Abraham Lincoln Institute
- Company type: Non-profit organization
- Industry: Historical research
- Founded: Maryland, U.S. (June 9, 1997)
- Founder: Paul Verduin
- Website: www.lincoln-institute.org

= Abraham Lincoln Institute =

US non-profit company

The Abraham Lincoln Institute (ALI), founded in 1997, is an American non-profit organization promoting scholarly research on the subject of Abraham Lincoln. The institute uses dissertation prizes, book awards, and an annual Lincoln symposium to encourage and present scholarship on the life and legacy of Abraham Lincoln. These annual symposia, presented at the National Archives in College Park, MD and more recently at Ford's Theatre in Washington, DC, are a venue for both emerging and highly renowned Lincoln scholars to present the findings of their current research. They are attended by the general public and have been frequently filmed by organizations such as the National Archives and C-SPAN.
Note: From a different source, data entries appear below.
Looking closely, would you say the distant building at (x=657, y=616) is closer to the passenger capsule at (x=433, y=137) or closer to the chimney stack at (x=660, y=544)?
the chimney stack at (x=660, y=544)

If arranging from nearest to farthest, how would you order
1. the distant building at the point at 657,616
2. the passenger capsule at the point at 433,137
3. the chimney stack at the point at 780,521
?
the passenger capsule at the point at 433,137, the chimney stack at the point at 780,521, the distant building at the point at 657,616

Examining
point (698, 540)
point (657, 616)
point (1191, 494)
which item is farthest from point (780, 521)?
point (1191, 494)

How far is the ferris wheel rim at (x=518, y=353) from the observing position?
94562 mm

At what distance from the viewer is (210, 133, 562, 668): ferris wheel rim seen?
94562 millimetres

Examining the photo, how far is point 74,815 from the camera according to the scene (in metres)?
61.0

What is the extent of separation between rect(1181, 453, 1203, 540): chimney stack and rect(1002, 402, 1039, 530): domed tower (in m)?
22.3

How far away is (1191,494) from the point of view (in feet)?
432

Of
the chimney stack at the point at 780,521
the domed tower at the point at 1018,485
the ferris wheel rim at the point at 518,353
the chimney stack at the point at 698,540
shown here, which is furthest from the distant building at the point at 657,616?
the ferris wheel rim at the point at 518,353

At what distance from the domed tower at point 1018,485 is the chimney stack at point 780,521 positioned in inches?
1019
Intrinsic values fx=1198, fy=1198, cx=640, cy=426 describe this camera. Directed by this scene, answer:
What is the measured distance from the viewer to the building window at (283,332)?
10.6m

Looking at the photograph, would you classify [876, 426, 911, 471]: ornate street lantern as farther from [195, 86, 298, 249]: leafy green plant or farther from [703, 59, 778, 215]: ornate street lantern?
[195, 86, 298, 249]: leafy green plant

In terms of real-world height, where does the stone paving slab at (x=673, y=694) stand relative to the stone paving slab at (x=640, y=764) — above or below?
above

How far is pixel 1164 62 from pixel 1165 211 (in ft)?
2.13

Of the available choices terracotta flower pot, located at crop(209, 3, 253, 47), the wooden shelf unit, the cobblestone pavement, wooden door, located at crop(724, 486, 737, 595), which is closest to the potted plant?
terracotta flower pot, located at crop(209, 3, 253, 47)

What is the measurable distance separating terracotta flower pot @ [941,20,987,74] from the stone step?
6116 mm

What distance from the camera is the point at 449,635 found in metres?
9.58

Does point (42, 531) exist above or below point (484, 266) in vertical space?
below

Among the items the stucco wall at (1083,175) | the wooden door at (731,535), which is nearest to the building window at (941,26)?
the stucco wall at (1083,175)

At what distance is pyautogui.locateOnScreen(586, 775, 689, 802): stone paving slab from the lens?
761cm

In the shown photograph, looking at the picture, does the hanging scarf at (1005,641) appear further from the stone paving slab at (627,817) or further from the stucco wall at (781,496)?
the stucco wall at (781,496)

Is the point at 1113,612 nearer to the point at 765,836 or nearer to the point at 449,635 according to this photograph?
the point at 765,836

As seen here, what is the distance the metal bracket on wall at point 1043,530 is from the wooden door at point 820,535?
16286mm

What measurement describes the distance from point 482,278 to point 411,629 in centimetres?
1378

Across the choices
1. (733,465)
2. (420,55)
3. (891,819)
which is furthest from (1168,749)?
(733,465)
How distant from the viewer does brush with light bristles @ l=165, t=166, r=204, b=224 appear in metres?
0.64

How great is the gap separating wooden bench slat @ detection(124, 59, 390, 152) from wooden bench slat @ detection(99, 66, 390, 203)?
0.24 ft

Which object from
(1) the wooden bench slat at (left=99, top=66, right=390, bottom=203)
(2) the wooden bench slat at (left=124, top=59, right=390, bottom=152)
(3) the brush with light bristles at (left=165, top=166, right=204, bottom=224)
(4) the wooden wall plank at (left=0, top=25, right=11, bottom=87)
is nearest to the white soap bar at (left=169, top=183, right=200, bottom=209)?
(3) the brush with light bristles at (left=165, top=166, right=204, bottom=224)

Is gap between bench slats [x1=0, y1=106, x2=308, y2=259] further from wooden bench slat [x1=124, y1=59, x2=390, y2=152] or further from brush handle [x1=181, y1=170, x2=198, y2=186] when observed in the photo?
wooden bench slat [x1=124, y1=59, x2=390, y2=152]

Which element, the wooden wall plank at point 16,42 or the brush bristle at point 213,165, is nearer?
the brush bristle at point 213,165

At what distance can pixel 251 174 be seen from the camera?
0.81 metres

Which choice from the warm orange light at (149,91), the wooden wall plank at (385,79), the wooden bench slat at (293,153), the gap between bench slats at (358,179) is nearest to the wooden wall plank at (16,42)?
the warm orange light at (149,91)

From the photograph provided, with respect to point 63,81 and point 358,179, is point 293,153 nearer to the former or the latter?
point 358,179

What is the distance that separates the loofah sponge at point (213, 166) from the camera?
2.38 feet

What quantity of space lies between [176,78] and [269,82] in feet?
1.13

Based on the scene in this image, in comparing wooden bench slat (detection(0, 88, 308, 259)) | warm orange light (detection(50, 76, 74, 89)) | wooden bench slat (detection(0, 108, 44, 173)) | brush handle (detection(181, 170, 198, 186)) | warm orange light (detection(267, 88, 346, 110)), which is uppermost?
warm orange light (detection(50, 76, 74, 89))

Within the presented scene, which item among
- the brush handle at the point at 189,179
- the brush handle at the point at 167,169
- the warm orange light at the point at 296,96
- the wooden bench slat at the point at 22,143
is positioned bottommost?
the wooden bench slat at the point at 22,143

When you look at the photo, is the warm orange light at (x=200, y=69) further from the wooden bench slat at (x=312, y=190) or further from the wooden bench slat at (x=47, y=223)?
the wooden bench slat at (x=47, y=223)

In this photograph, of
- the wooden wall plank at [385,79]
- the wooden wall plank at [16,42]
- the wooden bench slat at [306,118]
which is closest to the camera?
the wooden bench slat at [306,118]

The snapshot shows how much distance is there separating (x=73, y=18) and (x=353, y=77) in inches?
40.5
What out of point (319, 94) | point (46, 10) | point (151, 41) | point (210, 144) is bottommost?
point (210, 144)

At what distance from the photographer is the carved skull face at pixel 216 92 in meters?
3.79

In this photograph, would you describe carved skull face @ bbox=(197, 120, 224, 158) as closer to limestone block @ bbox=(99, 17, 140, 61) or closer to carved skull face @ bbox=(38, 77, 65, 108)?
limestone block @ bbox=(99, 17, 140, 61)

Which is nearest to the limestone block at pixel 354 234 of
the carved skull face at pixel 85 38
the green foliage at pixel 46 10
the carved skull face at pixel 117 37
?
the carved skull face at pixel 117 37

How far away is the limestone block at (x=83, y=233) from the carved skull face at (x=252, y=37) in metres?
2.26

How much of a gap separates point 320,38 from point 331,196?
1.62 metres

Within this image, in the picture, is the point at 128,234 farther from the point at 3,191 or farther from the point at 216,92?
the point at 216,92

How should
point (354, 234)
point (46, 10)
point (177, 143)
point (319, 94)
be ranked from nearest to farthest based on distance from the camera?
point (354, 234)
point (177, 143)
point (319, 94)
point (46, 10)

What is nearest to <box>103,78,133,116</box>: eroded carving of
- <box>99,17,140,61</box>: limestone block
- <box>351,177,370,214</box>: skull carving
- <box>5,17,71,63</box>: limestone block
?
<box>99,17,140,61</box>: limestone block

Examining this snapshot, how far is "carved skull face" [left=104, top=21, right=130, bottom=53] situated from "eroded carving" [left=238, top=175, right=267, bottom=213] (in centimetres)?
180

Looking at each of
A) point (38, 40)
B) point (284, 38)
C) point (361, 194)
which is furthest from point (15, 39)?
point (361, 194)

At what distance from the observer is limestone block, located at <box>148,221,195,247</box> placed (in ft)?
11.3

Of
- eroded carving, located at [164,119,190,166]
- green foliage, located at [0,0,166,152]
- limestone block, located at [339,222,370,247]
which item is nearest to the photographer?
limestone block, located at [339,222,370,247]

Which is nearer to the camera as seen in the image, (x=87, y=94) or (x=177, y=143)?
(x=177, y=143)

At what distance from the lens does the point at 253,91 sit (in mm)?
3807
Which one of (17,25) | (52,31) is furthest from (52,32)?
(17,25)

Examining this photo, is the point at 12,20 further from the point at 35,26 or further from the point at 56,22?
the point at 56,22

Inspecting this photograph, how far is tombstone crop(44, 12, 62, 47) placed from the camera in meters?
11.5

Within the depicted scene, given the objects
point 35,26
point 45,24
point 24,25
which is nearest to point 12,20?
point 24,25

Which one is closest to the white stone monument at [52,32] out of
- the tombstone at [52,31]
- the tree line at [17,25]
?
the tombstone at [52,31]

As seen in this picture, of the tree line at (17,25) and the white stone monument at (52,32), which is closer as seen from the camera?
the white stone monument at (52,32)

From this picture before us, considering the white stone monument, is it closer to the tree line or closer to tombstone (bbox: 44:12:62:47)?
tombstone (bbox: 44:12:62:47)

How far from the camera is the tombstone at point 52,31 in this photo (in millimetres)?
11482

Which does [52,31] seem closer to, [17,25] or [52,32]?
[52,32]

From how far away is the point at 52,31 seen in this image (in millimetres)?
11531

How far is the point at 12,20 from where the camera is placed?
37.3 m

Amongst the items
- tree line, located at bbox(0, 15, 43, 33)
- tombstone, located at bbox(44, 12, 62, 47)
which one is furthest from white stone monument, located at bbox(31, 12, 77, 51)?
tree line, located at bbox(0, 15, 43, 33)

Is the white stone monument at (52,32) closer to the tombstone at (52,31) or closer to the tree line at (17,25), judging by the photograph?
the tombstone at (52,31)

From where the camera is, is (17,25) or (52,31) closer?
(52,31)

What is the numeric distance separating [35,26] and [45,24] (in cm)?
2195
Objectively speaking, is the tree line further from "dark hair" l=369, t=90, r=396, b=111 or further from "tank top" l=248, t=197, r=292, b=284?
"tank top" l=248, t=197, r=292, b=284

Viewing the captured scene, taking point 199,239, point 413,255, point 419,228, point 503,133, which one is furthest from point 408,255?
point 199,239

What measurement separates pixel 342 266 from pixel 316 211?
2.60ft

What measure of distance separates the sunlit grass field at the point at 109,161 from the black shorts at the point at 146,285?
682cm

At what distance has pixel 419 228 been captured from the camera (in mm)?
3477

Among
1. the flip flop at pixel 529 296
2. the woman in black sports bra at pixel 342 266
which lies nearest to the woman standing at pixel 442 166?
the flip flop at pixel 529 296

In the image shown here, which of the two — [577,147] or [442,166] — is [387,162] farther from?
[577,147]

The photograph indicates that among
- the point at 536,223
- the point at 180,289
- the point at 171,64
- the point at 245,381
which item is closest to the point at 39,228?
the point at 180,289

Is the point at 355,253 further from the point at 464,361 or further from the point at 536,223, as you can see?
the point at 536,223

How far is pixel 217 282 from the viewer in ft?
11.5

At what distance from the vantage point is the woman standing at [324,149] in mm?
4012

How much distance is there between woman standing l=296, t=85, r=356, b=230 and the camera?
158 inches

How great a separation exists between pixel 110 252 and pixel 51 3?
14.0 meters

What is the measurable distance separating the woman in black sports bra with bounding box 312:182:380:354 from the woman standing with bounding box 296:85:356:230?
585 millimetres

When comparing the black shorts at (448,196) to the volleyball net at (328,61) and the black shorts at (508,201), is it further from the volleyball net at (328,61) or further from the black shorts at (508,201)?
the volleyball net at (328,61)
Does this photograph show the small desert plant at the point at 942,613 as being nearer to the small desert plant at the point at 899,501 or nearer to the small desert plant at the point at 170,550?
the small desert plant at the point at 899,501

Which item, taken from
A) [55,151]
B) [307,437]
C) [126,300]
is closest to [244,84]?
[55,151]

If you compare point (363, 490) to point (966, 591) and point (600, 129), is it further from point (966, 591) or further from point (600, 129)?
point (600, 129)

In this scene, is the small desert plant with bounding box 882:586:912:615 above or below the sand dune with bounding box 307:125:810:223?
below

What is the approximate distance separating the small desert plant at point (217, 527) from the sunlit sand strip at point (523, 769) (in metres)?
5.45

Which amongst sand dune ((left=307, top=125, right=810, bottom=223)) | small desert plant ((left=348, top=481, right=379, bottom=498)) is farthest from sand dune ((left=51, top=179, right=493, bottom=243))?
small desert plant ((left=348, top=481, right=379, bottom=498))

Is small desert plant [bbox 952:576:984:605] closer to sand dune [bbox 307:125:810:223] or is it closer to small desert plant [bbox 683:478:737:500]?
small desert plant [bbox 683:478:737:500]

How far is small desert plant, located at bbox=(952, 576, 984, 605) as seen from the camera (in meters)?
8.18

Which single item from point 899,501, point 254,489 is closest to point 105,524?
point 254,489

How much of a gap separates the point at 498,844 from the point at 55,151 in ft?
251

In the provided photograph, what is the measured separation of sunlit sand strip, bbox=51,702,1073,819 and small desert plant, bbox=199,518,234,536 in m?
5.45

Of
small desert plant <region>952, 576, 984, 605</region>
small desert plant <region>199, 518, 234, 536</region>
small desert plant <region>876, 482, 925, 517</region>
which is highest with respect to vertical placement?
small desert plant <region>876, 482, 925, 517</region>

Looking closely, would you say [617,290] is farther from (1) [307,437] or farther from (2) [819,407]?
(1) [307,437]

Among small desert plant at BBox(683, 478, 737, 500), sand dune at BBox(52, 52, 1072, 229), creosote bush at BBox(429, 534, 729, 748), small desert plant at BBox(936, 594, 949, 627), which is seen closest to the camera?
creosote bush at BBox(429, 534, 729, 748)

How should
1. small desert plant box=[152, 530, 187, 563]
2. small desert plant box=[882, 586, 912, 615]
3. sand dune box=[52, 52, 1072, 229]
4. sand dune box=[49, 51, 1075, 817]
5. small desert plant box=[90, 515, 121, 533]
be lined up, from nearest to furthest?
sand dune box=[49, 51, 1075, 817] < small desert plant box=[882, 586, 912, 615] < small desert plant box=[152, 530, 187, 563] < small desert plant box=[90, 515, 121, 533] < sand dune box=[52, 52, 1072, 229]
==Founding and organization==

The Abraham Lincoln Institute was incorporated in the State of Maryland on 9 June 1997. Its formal membership consists solely of a board of directors, the majority of whom must be nationally recognized scholars on the subjects of Abraham Lincoln or the American Civil War. The board of directors meets at least twice a year for the purpose of planning educational programs and the symposium, election of officers, and discussion of other business, such as the annual dissertation and book awards. The board of directors is guided by an executive committee. The board of directors includes:

- Terry Alford
- John Barr
- Michael F. Bishop
- Michael Burlingame (vice-president)
- Joan E. Cashin
- Joshua Claybourn
- Jason Emerson
- Clark Evans (General Secretary)
- Stephen Goldman
- William C. Harris
- Thomas A. Horrocks
- Charles M. Hubbard
- David J. Kent
- Donald R. Kennon
- Michelle Krowl
- Gordon Leidner (Treasurer)
- Fred J. Martin Jr.
- Stacy Pratt McDermott
- Edna Greene Medford
- Lucas E. Morel
- Michael P. Musick
- Trevor K. Plante
- Rodney A. Ross
- Scott Sandage
- David Seddelmeyer
- John R. Sellers
- Ron Soodalter (President)
- Paul R. Tetreault
- Derek Webb
- Jonathan W. White (chairman of the board)
- Robert S. Willard
- Douglas L. Wilson

==Dissertation and book awards==

The ALI Board of Directors presents two awards annually. The Hay-Nicolay Dissertation Prize is given in conjunction with the Abraham Lincoln Association for what these two organizations consider to be the previous year's most noteworthy dissertation on the subject of Abraham Lincoln. The Abraham Lincoln Institute book award is given for the previous year's most noteworthy book on the subject of Abraham Lincoln. Book award winners in the past include Allen Guelzo for Redeemer President (2000) and Cullom Davis on behalf of the landmark Lincoln Legal Papers (2001).

==Annual symposium==

Beginning in 1998, in the spring of each year, the institute has held a day-long symposium entitled The Latest in Lincoln Scholarship. At this symposium, Lincoln scholars present the results of their current research on the subject of Abraham Lincoln. The annual dissertation and book awards are also announced at this event. The symposium is held in the Washington, D.C., area and the general public is invited to attend, free of charge. Past speakers at symposium have included Lincoln scholars Douglas L. Wilson, Allen Guelzo, Michael Burlingame, Cullom Davis, and Gabor Boritt. Speakers have also included Lincoln researchers such as Doris Kearns Goodwin and Lewis Lehrman.